PDA

View Full Version : QRegExp for extracting the string between two HTML tags...



tuthmosis
26th May 2010, 22:23
Greetings !

Say i have <td>this is a test</td>... what would be the regexp pattern to get the string "this is a test" ?

Thanks !

Lykurg
26th May 2010, 22:28
Since that is such an basic question, please use our Newbie section next time, and please read the documentation on regular expression. It don't have to be the Qt one.
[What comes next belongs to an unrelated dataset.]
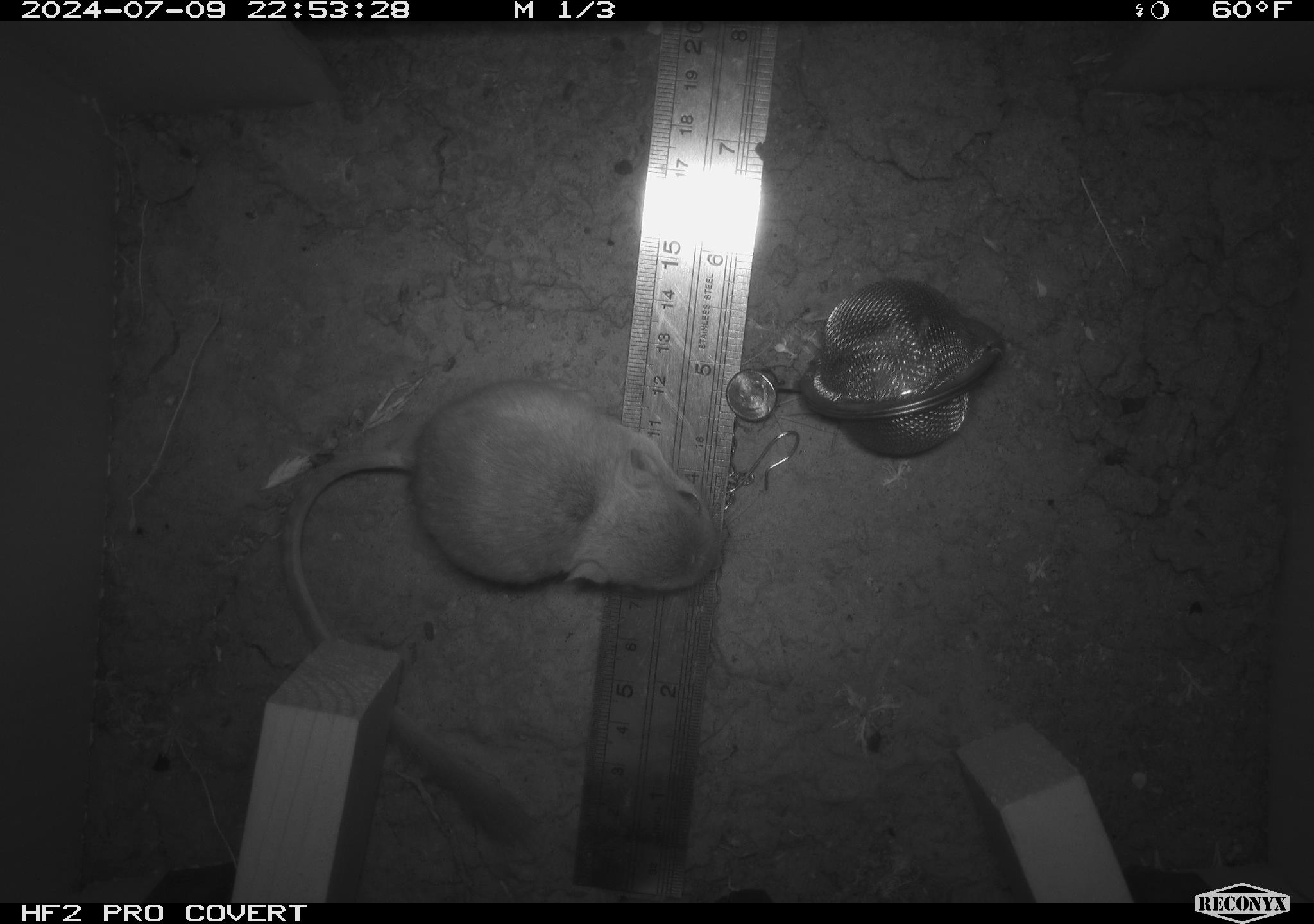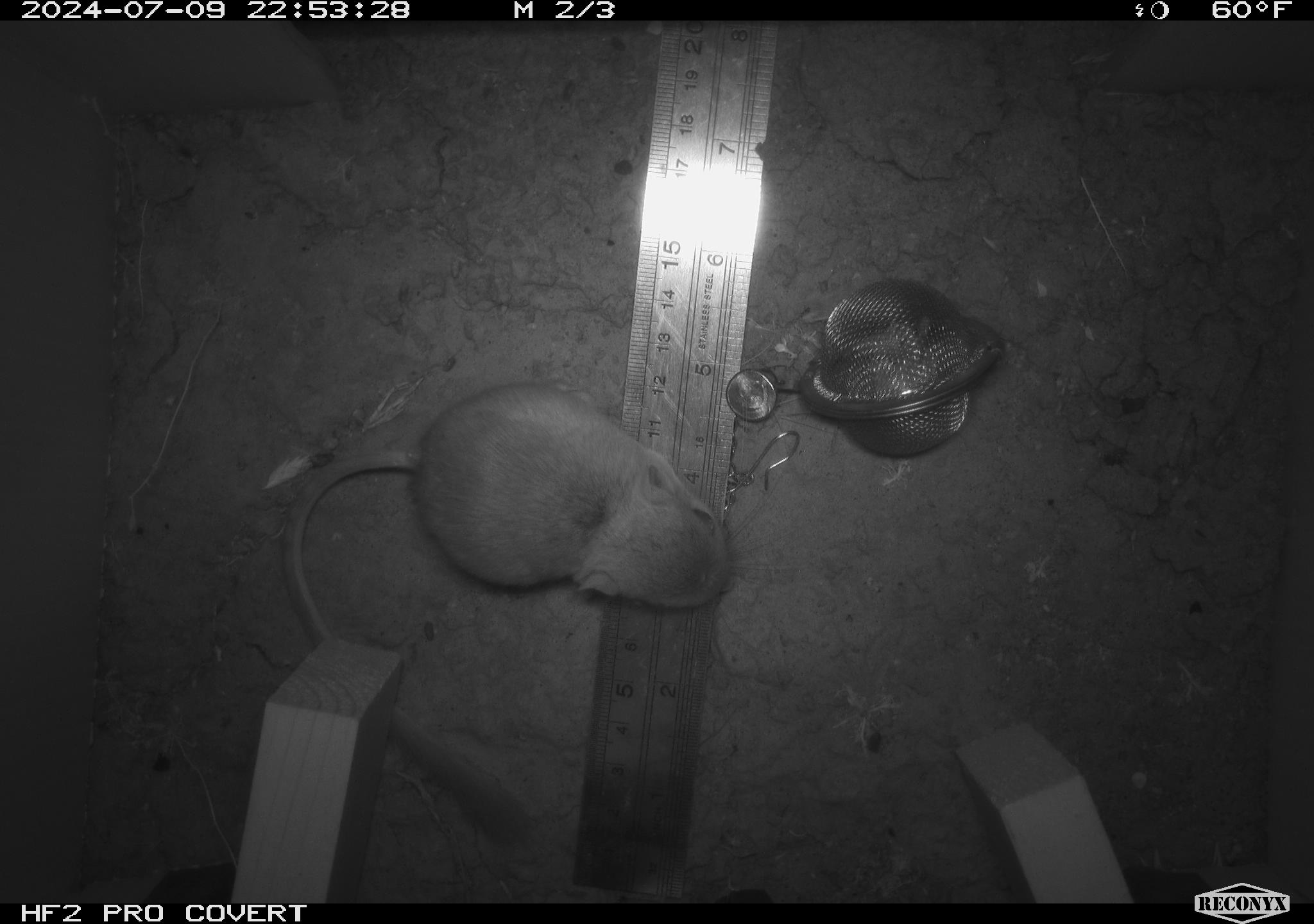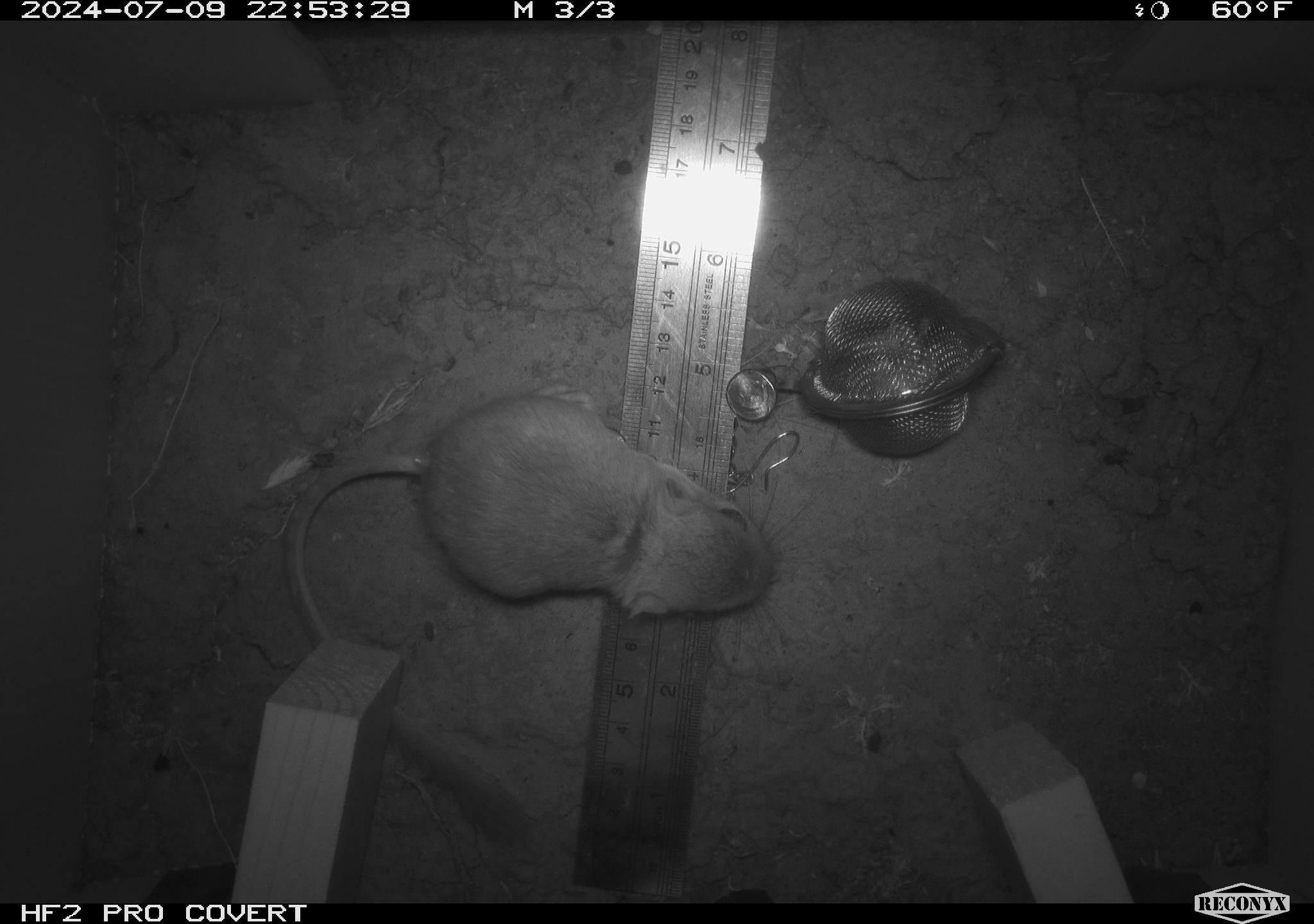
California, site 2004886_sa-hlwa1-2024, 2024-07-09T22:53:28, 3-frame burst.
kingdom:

Any basic introduction on regular expressions. (http://www.regular-expressions.info/quickstart.html and grouping)

tuthmosis
26th May 2010, 23:47
Sorry but i had my reasons to ask... I know regexp, no need to insult me.
If i ask it's because normal regexp don't seam to be compatible with QRegExp.
For my need, the following should work.
(?<=<TH>)([a-zA-Z0-9 ])+(?=</TD>)

Applied to <TH>test</TD> ... this pattern will return <TH>test... so the backward lookup doesn't seem to be implemented.

Lykurg
27th May 2010, 06:55
Sorry but i had my reasons to ask... I know regexp, no need to insult me.
If i ask it's because normal regexp don't seam to be compatible with QRegExp.
Well you didn't ask the following in the first time!

For my need, the following should work.
(?<=<TH>)([a-zA-Z0-9 ])+(?=</TD>)

Applied to <TH>test</TD> ... this pattern will return <TH>test... so the backward lookup doesn't seem to be implemented.
Yes, not all is implemented, but one can achieve all with some extra work.
QString str = "<TH>test</TD> foo <TH>bar</TD>";
QRegExp rx("<TH>([a-zA-Z0-9 ]+)</TD>");
QStringList list;
int pos = 0;
while ((pos = rx.indexIn(str, pos)) != -1)
{
list << rx.cap(1);
pos += rx.matchedLength();
}
qWarning() << list; // ("test", "bar")